* **REQUIRED TASK**
Retype everything from the line containing "Based on the" down to the line containing "76625 millimetres", reproducing each line of the material without any change.

══ LISTED RECORDS ══

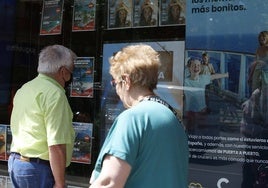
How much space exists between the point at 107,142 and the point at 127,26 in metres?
2.93

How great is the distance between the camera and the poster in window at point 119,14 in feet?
16.6

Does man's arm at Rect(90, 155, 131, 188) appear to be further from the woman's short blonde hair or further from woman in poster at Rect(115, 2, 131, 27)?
woman in poster at Rect(115, 2, 131, 27)

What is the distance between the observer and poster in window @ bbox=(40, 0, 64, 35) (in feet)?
18.1

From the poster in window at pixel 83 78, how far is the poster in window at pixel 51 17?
1.57 feet

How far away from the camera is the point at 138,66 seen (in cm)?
234

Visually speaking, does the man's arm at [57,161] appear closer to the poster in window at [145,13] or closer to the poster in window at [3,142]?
the poster in window at [145,13]

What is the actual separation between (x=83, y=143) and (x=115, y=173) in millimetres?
3172

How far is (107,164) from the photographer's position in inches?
86.7

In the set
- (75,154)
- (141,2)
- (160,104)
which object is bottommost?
(75,154)

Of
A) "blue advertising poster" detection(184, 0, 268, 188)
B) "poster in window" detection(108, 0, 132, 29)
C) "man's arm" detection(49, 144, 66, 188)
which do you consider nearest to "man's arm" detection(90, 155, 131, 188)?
"man's arm" detection(49, 144, 66, 188)

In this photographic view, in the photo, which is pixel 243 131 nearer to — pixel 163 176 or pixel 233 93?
pixel 233 93

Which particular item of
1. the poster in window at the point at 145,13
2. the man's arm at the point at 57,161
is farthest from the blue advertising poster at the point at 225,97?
the man's arm at the point at 57,161

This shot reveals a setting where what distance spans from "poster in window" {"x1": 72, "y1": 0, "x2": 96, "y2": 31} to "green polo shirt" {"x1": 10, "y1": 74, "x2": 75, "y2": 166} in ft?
6.38

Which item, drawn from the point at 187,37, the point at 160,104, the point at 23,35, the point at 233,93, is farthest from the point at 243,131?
the point at 23,35
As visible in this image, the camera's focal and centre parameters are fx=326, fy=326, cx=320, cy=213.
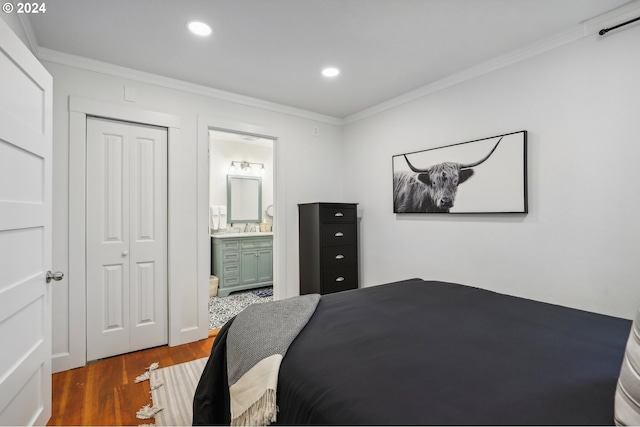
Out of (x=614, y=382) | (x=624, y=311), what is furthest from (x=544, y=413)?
(x=624, y=311)

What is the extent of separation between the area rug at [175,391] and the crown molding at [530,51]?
10.5 feet

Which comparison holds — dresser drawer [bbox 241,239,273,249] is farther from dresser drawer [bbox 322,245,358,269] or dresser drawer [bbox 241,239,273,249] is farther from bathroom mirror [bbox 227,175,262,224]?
dresser drawer [bbox 322,245,358,269]

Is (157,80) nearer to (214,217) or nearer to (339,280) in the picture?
(214,217)

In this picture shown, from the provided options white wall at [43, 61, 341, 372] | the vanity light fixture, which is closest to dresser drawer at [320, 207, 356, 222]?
white wall at [43, 61, 341, 372]

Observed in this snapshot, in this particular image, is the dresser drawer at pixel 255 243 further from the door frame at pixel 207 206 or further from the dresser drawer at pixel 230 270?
the door frame at pixel 207 206

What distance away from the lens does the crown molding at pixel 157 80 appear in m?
2.54

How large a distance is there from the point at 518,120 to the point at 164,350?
359 cm

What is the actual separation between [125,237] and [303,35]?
222 cm

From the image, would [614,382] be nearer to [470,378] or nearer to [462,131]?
[470,378]

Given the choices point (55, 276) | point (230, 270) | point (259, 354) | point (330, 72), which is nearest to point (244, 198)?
point (230, 270)

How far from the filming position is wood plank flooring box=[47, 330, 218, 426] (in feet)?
6.35

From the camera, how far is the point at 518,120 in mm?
2590

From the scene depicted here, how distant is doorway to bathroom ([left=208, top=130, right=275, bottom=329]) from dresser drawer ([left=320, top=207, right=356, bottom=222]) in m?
1.37

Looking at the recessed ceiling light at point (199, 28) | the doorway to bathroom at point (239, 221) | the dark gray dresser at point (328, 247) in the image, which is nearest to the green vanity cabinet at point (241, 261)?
the doorway to bathroom at point (239, 221)
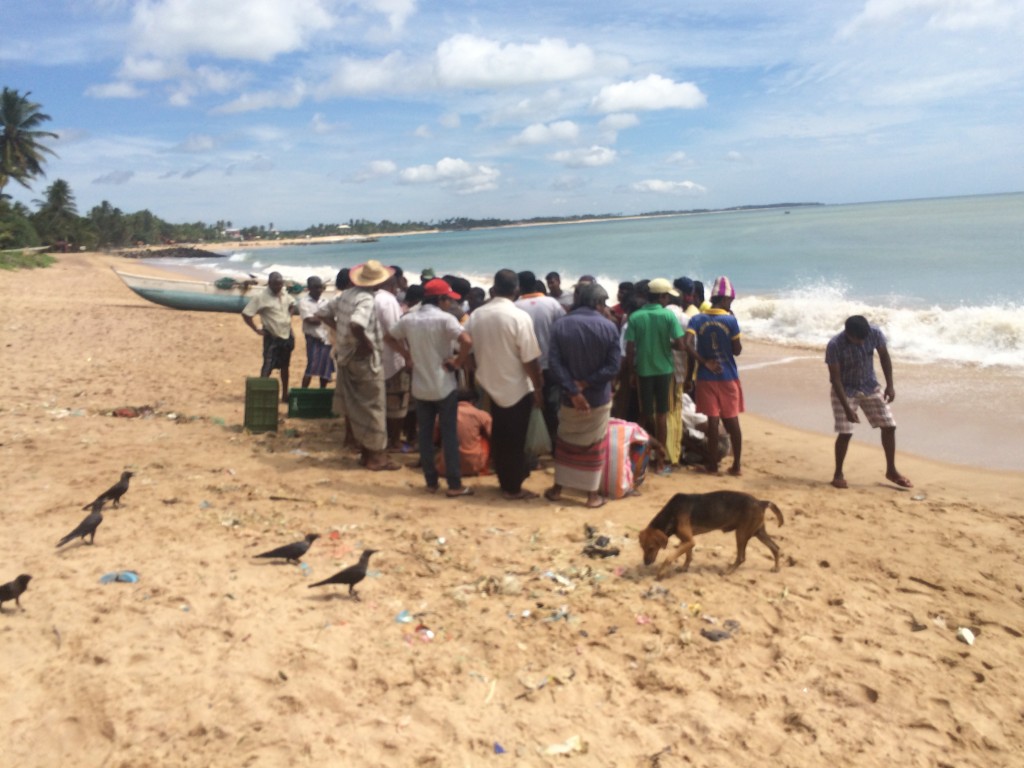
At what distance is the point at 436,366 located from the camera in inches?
233

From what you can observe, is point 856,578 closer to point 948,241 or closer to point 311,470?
point 311,470

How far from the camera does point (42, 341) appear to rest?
13.2 metres

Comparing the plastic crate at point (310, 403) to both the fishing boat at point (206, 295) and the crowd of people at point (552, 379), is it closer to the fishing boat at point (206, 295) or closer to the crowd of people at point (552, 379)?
the crowd of people at point (552, 379)

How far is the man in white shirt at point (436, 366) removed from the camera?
5.87 meters

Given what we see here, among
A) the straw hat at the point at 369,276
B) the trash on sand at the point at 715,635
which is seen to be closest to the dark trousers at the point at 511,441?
the straw hat at the point at 369,276

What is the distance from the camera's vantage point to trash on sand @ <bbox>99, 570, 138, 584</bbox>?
423 cm

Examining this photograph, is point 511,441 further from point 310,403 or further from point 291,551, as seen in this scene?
point 310,403

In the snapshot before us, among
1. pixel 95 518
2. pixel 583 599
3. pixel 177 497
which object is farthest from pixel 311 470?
pixel 583 599

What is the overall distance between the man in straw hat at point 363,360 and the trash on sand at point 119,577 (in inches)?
101

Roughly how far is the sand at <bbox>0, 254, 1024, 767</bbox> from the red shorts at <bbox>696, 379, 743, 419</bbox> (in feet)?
2.45

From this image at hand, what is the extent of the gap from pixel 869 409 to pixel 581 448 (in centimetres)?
253

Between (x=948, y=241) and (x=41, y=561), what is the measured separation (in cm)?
4642

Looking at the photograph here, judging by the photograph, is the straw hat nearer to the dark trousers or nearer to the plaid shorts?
the dark trousers

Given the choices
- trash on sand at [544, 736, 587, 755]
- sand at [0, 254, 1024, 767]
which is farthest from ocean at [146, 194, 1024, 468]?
trash on sand at [544, 736, 587, 755]
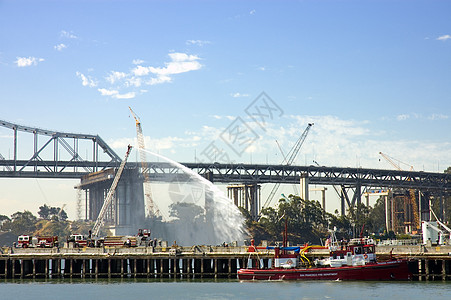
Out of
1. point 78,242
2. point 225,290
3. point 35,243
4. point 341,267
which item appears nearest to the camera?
point 225,290

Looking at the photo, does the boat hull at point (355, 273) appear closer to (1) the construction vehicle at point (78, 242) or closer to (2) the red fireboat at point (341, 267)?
(2) the red fireboat at point (341, 267)

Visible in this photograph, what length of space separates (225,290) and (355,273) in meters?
17.6

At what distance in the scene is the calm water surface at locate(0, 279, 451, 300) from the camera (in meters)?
76.1

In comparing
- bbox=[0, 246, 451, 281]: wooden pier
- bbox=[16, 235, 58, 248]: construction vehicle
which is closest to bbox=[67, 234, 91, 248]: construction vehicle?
bbox=[16, 235, 58, 248]: construction vehicle

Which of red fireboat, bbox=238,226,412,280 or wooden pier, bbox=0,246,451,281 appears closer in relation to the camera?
red fireboat, bbox=238,226,412,280

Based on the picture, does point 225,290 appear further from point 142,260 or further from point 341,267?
point 142,260

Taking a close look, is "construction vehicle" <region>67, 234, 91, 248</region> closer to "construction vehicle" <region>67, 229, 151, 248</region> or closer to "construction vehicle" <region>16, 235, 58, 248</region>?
"construction vehicle" <region>67, 229, 151, 248</region>

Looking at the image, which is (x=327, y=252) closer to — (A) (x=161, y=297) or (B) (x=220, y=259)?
(B) (x=220, y=259)

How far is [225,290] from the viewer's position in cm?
8181

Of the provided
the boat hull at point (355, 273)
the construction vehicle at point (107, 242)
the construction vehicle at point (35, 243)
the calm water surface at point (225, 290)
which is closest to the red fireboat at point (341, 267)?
the boat hull at point (355, 273)

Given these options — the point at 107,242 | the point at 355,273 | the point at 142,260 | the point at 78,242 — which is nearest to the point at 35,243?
the point at 78,242

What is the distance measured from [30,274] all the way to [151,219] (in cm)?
8221

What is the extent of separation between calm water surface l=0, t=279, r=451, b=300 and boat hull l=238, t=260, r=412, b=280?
1.04 m

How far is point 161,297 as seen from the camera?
76625 millimetres
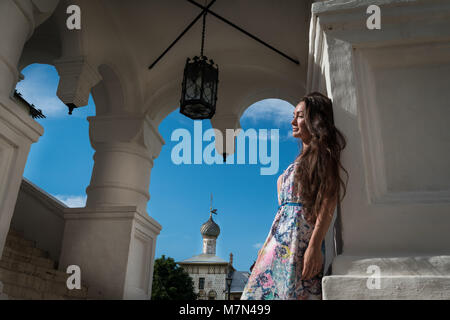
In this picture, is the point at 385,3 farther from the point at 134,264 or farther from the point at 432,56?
the point at 134,264

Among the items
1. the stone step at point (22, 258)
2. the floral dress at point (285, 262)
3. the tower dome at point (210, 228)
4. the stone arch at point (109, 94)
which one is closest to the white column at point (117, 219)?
the stone arch at point (109, 94)

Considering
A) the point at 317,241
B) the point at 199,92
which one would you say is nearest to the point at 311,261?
the point at 317,241

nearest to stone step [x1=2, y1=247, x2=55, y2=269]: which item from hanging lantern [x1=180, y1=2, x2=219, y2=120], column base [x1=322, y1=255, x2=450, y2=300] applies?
hanging lantern [x1=180, y1=2, x2=219, y2=120]

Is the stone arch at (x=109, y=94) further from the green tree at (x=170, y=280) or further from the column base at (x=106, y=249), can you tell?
the green tree at (x=170, y=280)

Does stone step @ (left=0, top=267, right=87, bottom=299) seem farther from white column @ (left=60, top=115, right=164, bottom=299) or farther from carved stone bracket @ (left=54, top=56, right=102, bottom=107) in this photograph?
carved stone bracket @ (left=54, top=56, right=102, bottom=107)

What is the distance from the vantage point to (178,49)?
6992 millimetres

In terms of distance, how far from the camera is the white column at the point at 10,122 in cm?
336

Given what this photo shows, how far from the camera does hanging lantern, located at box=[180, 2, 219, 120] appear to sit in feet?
16.4

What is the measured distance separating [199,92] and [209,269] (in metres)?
54.0

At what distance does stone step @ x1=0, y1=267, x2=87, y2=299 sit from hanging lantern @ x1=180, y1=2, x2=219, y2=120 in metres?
2.70

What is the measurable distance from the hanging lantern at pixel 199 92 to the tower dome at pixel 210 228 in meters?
54.4

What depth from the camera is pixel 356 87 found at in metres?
1.87

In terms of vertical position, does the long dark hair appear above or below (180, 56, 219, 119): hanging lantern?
below
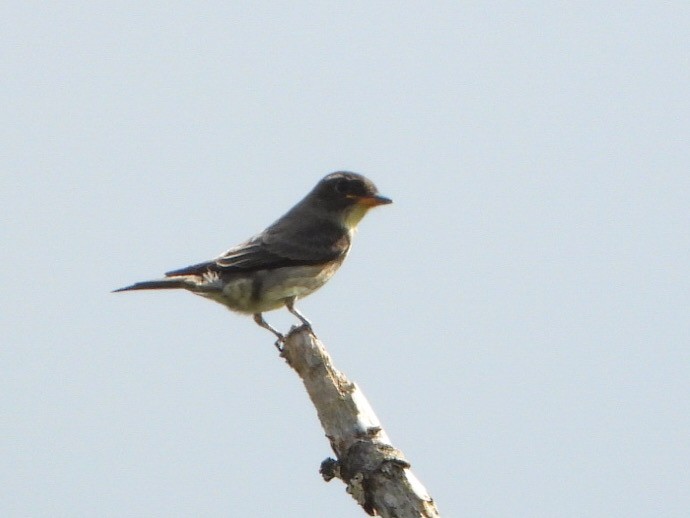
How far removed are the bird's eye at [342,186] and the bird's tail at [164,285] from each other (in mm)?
2634

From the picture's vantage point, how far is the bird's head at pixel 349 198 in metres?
12.8

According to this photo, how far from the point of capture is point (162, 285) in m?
10.7

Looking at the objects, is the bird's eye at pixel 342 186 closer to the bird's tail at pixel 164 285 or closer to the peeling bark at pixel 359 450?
the bird's tail at pixel 164 285

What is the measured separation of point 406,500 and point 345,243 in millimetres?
6107

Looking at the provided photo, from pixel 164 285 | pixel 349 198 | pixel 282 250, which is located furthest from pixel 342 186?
pixel 164 285

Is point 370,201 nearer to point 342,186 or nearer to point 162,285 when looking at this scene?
point 342,186

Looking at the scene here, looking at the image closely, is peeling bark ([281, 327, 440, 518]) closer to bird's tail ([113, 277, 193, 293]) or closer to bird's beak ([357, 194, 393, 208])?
bird's tail ([113, 277, 193, 293])

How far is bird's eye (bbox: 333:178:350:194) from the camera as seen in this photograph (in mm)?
12859

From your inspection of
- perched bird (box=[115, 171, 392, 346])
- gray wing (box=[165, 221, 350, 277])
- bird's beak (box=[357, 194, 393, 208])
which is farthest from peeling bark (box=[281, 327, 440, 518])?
bird's beak (box=[357, 194, 393, 208])

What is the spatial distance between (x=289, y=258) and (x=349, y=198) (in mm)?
1502

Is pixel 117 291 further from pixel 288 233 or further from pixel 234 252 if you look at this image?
pixel 288 233

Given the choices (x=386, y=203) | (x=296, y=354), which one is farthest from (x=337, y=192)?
(x=296, y=354)

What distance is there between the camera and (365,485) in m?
6.77

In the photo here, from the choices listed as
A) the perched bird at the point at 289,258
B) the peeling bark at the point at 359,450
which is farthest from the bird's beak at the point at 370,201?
the peeling bark at the point at 359,450
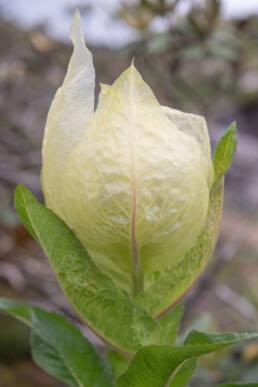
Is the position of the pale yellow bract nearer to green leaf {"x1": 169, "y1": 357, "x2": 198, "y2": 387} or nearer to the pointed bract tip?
the pointed bract tip

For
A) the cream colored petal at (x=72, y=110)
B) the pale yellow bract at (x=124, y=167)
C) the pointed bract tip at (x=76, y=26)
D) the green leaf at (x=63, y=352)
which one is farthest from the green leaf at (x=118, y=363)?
the pointed bract tip at (x=76, y=26)

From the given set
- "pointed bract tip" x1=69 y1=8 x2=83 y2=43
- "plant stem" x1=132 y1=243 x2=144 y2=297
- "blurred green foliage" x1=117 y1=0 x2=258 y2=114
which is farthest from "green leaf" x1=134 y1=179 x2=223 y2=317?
"blurred green foliage" x1=117 y1=0 x2=258 y2=114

═══

* **TASK RESPONSE**
Based on the picture, does point 225,290 appear further from point 142,260 or further from point 341,267?
point 142,260

Taking a close look, is "construction vehicle" <region>67, 234, 91, 248</region> closer to "construction vehicle" <region>67, 229, 151, 248</region> or closer to "construction vehicle" <region>16, 235, 58, 248</region>?
"construction vehicle" <region>67, 229, 151, 248</region>

Looking at the image, which is (x=327, y=252) closer to — (A) (x=161, y=297) or (B) (x=220, y=259)?
(B) (x=220, y=259)

How far is [225,290] from the viewer's position in cm?
8181

Of the provided
the boat hull at point (355, 273)
the construction vehicle at point (107, 242)
the construction vehicle at point (35, 243)
the calm water surface at point (225, 290)
which is closest to the red fireboat at point (341, 267)?
the boat hull at point (355, 273)

Given these options — the point at 107,242 | the point at 355,273 | the point at 142,260 | the point at 78,242 — which is nearest to the point at 35,243?
the point at 78,242

What is the distance measured from [30,274] all the way to [151,219] (in cm)?
8221

What is the extent of separation between calm water surface l=0, t=279, r=451, b=300 and boat hull l=238, t=260, r=412, b=280?
1.04 m

How far is point 161,297 as seen from the camera?
76625 millimetres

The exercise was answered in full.